Our Lord also emphasized the “eternal punishment” of hell: When Jesus spoke of the coming last judgment and the separating of the righteous from the evil, he will say to the latter, “Out of my sight you condemned, into that everlasting fire prepared for the devil and his angels” (cf. Mt 25:31ff). Jesus also spoke of “risking the fires of Gehenna” for serious sins, like anger and hatred (Mt 5:21ff), and adultery and impurity (Mt 5:27ff).
Given this understanding, we believe that the sin of Adam and Eve had closed the Gates of Heaven. The holy souls awaited the Redeemer in the land of the dead, or hell. Our Lord offered the perfect sacrifice for all sin by dying on the cross, the redemptive act that touches all people of every time — past, present and future. He was then buried. During that time, He descended among the dead: His soul, separated from His body, joined the holy souls awaiting the Savior in the Land of the Dead. Remember St. Paul wrote, “‘He ascended’ — what does this mean but that He had first descended into the lower regions of the earth? He who descended is the very one who ascended high above the heavens, that He might fill all men with His gifts” (Eph 4:9-10). His descent among the dead brought to completion the proclamation of the Gospel and liberated those holy souls who had long awaited their Redeemer. The Gates of Heaven were now open, and these holy souls entered everlasting happiness enjoying the beatific vision. Please note Jesus did not deliver those souls damned to eternal punishment in hell nor did He destroy hell as such; they remained in that state and place of damnation begun at the time of their particular judgment.
The Catechism highlights the importance of this event: “This is the last phase of Jesus’ messianic mission, a phase which is condensed in time but vast in its real significance: the spread of Christ’s redemptive work to all men of all times and all places, for all who are saved have been made sharers in the redemption” (No. 634).

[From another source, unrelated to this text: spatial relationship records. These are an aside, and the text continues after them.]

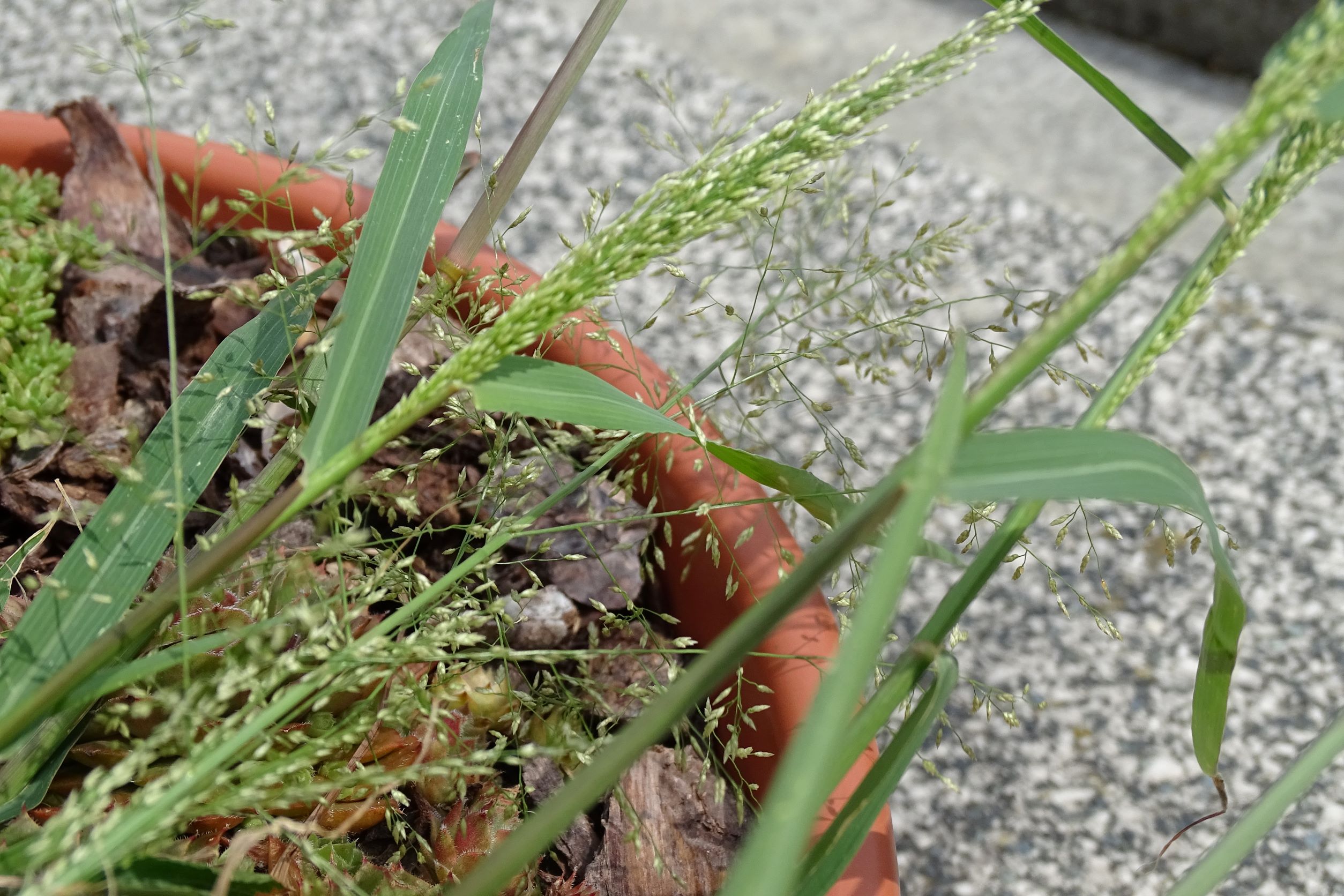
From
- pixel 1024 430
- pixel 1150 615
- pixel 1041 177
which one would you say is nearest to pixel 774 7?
pixel 1041 177

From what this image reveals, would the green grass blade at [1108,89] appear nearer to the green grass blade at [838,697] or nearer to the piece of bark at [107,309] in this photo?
the green grass blade at [838,697]

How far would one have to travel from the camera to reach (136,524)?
1.45 ft

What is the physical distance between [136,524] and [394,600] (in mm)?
243

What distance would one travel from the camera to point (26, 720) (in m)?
0.37

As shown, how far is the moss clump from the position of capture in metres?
0.70

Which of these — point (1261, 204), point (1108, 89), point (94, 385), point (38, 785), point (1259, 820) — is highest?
point (1108, 89)

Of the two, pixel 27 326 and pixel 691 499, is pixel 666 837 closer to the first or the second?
pixel 691 499

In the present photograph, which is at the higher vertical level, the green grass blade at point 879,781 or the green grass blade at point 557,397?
the green grass blade at point 557,397

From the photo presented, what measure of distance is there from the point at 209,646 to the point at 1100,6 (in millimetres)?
2020

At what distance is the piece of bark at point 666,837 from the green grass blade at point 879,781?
146mm

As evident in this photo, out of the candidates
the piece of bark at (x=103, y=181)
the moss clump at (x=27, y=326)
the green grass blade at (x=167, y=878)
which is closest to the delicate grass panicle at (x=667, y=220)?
the green grass blade at (x=167, y=878)

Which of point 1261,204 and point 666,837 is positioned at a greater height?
point 1261,204

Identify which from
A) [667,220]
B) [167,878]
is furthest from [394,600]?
[667,220]

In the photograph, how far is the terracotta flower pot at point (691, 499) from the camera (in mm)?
583
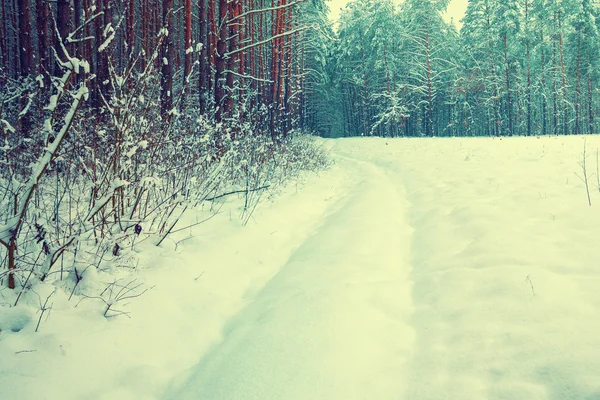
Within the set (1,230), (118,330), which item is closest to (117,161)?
(1,230)

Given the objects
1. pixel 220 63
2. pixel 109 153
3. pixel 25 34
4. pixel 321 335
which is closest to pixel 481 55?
pixel 220 63

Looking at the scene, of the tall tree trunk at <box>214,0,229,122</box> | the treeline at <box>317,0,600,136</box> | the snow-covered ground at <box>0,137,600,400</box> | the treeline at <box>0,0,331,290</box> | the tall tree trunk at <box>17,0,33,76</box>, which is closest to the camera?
the snow-covered ground at <box>0,137,600,400</box>

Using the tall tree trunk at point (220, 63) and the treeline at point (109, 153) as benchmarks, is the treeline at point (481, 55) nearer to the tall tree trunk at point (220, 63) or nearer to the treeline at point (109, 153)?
the treeline at point (109, 153)

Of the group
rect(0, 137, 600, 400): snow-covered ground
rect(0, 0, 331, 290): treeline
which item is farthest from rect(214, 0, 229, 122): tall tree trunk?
rect(0, 137, 600, 400): snow-covered ground

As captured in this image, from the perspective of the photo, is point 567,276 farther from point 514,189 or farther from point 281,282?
point 514,189

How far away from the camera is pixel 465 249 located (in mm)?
3660

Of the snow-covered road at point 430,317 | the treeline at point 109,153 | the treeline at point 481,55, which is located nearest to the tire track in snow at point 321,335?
the snow-covered road at point 430,317

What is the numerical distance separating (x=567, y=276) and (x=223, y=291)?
273 centimetres

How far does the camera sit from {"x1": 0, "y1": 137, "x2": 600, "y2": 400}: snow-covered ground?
6.21ft

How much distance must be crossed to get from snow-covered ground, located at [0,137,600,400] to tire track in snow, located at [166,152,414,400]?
10 mm

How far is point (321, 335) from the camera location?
7.87 ft

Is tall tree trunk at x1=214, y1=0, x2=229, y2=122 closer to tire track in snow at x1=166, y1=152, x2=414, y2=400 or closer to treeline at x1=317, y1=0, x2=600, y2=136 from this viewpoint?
tire track in snow at x1=166, y1=152, x2=414, y2=400

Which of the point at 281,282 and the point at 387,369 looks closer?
the point at 387,369

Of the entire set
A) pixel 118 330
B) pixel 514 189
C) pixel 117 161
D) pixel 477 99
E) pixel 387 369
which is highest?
pixel 477 99
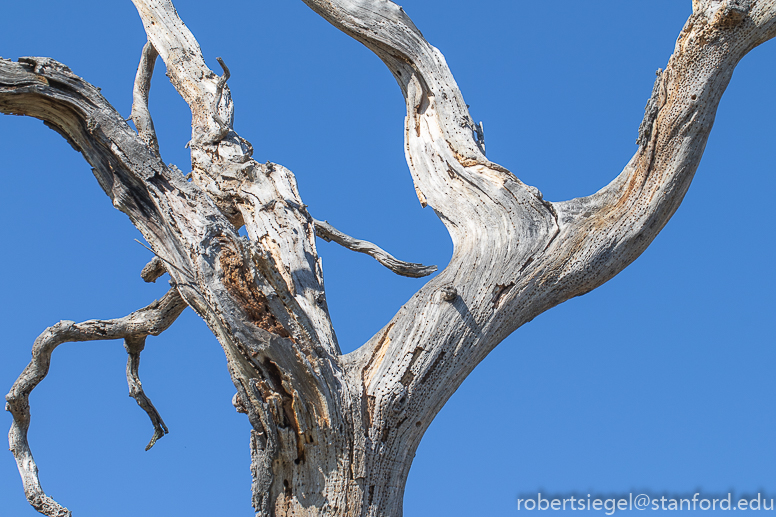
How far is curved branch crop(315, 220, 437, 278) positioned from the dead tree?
17 millimetres

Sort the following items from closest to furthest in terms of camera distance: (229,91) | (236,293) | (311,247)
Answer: (236,293) → (311,247) → (229,91)

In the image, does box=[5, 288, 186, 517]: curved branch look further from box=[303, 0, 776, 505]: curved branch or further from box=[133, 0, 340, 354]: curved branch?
box=[303, 0, 776, 505]: curved branch

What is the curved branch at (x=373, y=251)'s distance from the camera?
13.4 feet

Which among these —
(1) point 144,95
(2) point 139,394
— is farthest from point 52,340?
(1) point 144,95

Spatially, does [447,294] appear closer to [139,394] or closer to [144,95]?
[139,394]

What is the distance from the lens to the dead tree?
3.12 m

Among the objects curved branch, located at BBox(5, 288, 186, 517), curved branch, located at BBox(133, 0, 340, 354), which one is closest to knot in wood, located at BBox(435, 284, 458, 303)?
curved branch, located at BBox(133, 0, 340, 354)

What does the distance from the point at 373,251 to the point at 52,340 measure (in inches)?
78.9

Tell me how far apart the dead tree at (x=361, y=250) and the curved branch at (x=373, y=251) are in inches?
0.7

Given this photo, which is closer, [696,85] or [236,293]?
[236,293]

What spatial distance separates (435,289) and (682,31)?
1.87 meters

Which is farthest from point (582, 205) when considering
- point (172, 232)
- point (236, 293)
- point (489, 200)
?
point (172, 232)

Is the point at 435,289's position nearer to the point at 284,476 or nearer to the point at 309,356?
the point at 309,356

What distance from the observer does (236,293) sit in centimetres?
311
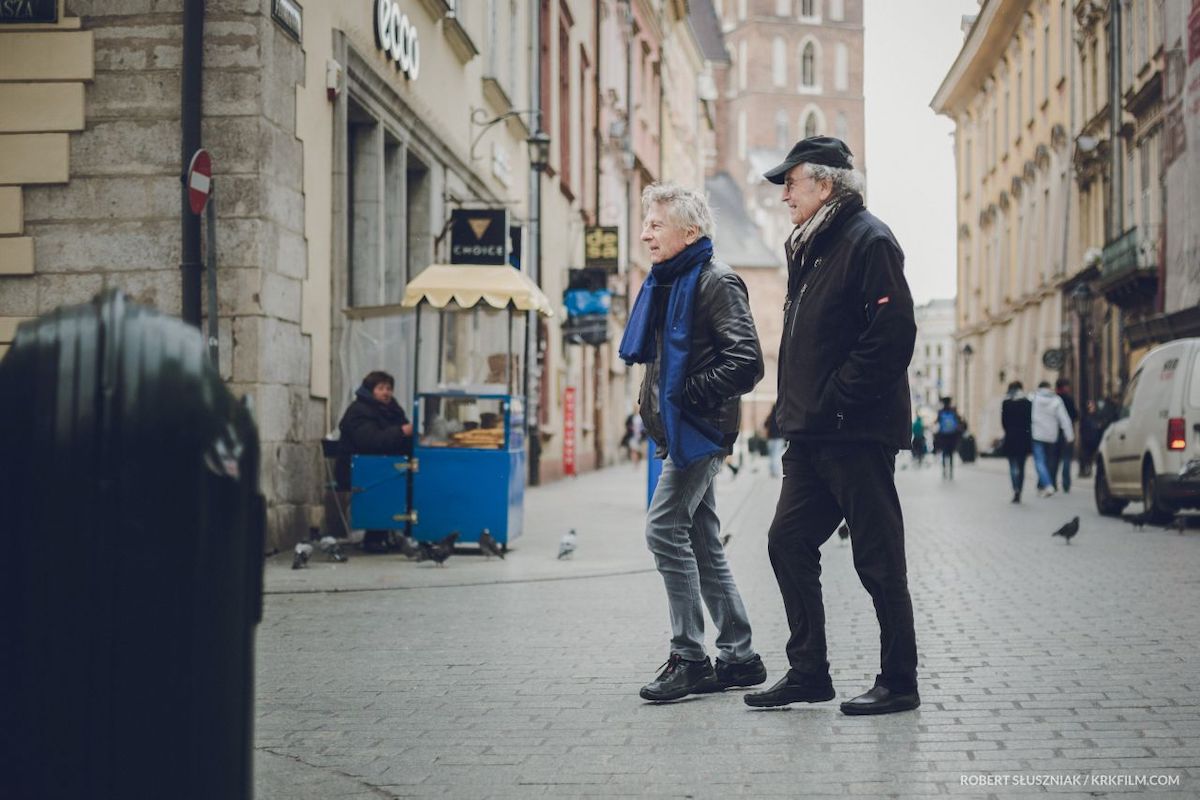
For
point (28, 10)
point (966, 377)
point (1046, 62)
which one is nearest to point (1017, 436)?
point (28, 10)

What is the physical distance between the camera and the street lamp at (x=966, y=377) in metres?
62.5

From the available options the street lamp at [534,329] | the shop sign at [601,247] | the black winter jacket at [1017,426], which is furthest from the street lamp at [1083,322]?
the street lamp at [534,329]

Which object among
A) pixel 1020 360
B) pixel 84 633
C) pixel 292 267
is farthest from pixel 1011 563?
pixel 1020 360

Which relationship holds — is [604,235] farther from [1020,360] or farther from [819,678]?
[819,678]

An “Ancient Homily” of the early Church for Holy Saturday captured this event: “The whole earth keeps silence because the King is asleep. The earth trembled and is still because God has fallen asleep in the flesh and He has raised up all who have slept ever since the world began…. He has gone to search for our first parent, as for a lost sheep. Greatly desiring to visit those who live in darkness and in the shadow of death, He has gone to free from sorrow the captives of Adam and Eve, He who is both God and the Son of Eve…. ‘I am your God, who for your sake have become your Son…. I order you, O sleeper, to awake. I did not create you to be held a prisoner in hell. Rise from the dead, for I am the life of the dead.”